Please update the material starting at the line containing "Which choice among" and ending at the line containing "is farthest from brown", changing "pink hoodie" to "pink sweatshirt" and keeping everything else as it is. Return only those lines.

=== DATA EXTRACT ===

-.-.-

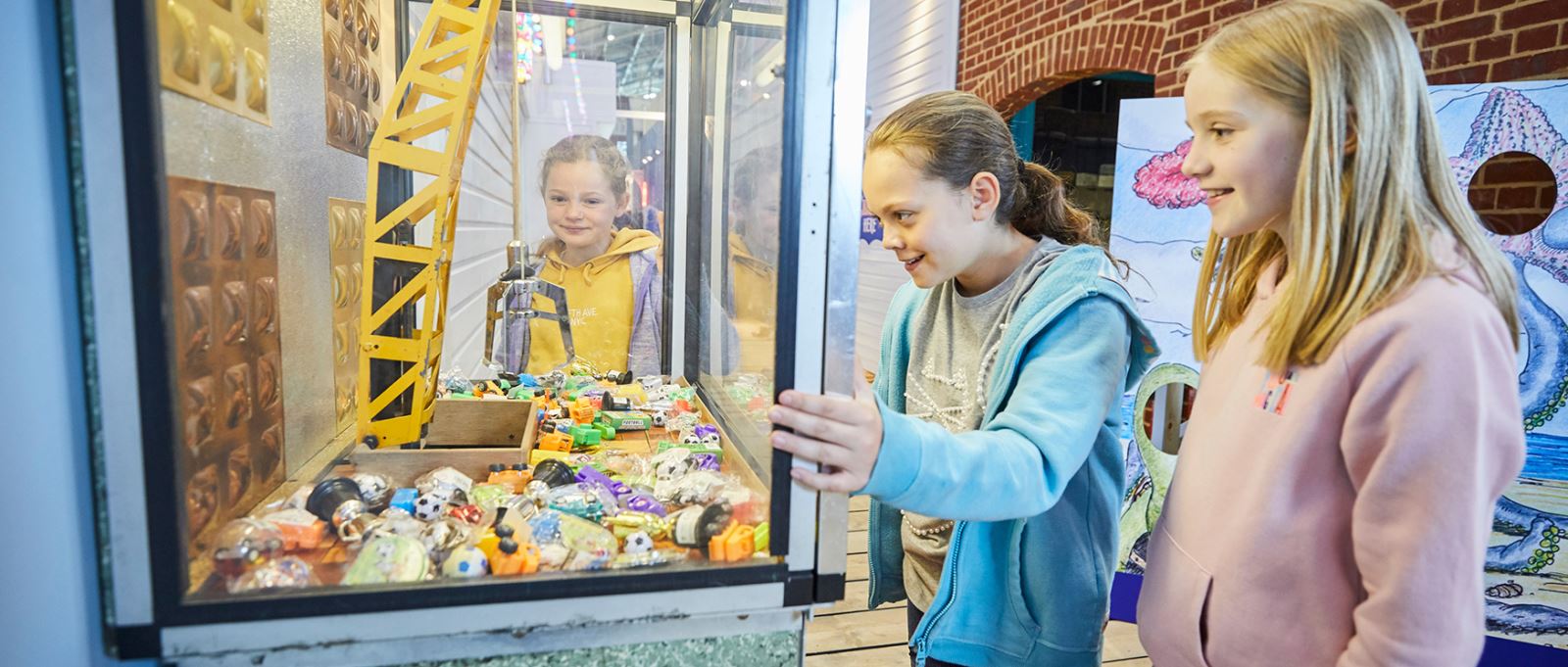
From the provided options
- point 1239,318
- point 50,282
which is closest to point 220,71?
point 50,282

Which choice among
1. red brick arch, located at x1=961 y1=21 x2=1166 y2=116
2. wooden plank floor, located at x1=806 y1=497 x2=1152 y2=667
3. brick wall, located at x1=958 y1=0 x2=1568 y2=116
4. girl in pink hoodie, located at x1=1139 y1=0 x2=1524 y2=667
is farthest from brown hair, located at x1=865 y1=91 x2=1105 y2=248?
red brick arch, located at x1=961 y1=21 x2=1166 y2=116

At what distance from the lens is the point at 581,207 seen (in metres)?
1.78

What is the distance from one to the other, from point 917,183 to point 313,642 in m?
0.97

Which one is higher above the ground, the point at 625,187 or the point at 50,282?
the point at 625,187

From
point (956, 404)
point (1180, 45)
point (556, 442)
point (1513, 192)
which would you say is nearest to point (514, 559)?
point (556, 442)

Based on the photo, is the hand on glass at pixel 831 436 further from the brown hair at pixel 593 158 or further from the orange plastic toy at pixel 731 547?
the brown hair at pixel 593 158

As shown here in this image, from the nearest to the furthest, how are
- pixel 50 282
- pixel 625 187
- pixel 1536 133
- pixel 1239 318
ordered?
1. pixel 50 282
2. pixel 1239 318
3. pixel 625 187
4. pixel 1536 133

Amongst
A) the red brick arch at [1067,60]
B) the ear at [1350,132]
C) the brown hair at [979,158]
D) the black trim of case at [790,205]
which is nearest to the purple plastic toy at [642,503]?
the black trim of case at [790,205]

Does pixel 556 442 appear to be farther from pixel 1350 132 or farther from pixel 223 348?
pixel 1350 132

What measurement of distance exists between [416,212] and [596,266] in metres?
0.50

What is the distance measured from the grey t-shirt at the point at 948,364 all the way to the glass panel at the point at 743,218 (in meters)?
0.34

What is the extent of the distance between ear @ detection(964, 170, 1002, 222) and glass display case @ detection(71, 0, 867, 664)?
1.14 feet

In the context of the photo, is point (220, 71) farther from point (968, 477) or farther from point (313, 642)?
point (968, 477)

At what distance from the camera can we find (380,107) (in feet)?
5.58
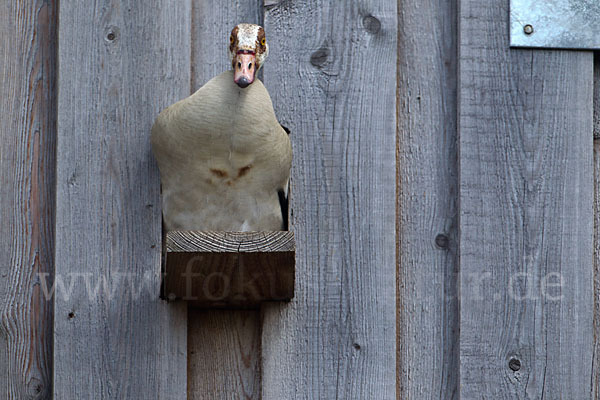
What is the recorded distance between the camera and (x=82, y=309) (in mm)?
2445

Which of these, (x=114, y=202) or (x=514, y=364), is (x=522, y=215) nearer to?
(x=514, y=364)

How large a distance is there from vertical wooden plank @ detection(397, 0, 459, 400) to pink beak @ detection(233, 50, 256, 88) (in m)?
0.56

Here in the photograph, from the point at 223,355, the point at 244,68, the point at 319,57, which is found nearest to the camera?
the point at 244,68

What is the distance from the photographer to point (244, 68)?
7.23ft

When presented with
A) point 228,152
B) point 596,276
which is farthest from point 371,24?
point 596,276

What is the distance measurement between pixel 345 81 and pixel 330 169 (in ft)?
0.84

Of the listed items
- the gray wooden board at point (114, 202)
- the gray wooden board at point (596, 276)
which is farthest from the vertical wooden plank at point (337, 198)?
the gray wooden board at point (596, 276)

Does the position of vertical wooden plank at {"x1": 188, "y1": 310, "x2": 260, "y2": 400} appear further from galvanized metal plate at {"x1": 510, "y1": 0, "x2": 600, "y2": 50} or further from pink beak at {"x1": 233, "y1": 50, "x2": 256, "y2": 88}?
galvanized metal plate at {"x1": 510, "y1": 0, "x2": 600, "y2": 50}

-.-.-

=== RESULT OF THE TASK ===
Which choice among
1. red brick arch, located at x1=961 y1=21 x2=1166 y2=116
2. wooden plank floor, located at x1=806 y1=497 x2=1152 y2=667
3. brick wall, located at x1=958 y1=0 x2=1568 y2=116
4. girl in pink sweatshirt, located at x1=1139 y1=0 x2=1524 y2=667
is farthest from brown hair, located at x1=865 y1=91 x2=1105 y2=248?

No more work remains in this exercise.